**YOUR INSTRUCTIONS**: Report every line of the listing below that contains the string "between". Case counts, so match only that exact capitalization.

**INPUT RECORDS**:
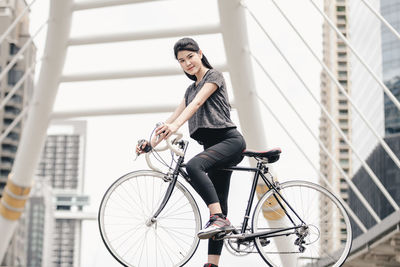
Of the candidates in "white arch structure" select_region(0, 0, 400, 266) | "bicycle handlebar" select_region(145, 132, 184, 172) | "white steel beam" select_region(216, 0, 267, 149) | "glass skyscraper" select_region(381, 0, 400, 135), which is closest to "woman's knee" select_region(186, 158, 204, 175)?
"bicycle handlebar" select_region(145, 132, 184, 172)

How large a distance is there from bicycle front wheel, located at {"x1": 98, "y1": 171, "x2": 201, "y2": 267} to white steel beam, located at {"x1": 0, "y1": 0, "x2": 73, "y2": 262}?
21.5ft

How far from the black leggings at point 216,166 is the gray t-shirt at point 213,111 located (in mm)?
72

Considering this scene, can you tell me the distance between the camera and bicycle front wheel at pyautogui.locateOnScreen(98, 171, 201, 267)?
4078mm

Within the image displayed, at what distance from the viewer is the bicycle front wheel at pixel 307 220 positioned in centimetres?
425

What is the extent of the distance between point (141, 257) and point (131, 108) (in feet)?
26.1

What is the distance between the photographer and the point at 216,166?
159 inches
...
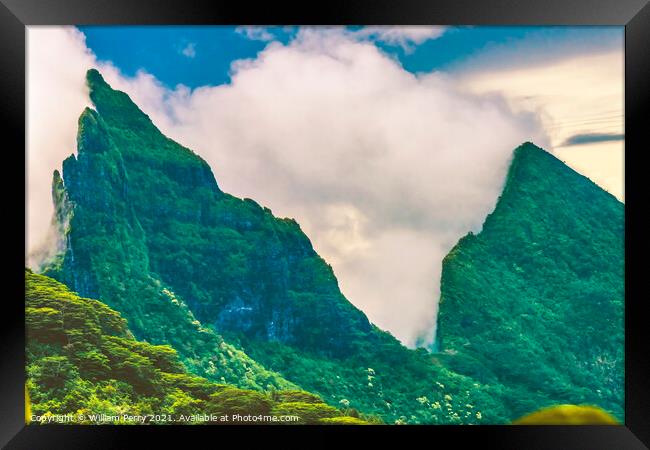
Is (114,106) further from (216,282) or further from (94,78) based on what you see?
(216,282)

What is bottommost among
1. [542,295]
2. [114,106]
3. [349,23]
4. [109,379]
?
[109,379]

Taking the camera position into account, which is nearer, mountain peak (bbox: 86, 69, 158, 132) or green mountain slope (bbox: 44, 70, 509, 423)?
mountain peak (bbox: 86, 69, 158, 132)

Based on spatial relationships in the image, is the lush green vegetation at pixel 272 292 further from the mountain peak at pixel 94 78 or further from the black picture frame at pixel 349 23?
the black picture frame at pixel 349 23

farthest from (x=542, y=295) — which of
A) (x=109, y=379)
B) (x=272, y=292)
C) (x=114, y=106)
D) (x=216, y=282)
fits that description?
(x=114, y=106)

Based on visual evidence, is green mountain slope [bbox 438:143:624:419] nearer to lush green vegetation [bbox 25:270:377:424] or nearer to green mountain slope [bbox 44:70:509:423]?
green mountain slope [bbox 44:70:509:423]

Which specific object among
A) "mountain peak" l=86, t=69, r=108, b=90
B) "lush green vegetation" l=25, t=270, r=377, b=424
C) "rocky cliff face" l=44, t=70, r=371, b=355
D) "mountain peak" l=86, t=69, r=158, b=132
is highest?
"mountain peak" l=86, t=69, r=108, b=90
* * *
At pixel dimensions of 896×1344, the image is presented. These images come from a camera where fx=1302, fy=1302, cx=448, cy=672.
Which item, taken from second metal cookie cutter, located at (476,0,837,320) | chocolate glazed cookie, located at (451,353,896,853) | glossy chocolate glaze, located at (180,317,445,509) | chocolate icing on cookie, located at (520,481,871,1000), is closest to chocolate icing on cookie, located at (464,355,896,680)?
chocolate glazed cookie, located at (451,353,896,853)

**CORRECT ANSWER**:
Considering this scene, can you tell me the distance between the camera and bicycle front wheel at pyautogui.locateOnScreen(98, 171, 201, 267)?
What is the extent of the distance between point (141, 257) and point (131, 108) (in feet)?
What is the distance between the photographer and the point at 216,166?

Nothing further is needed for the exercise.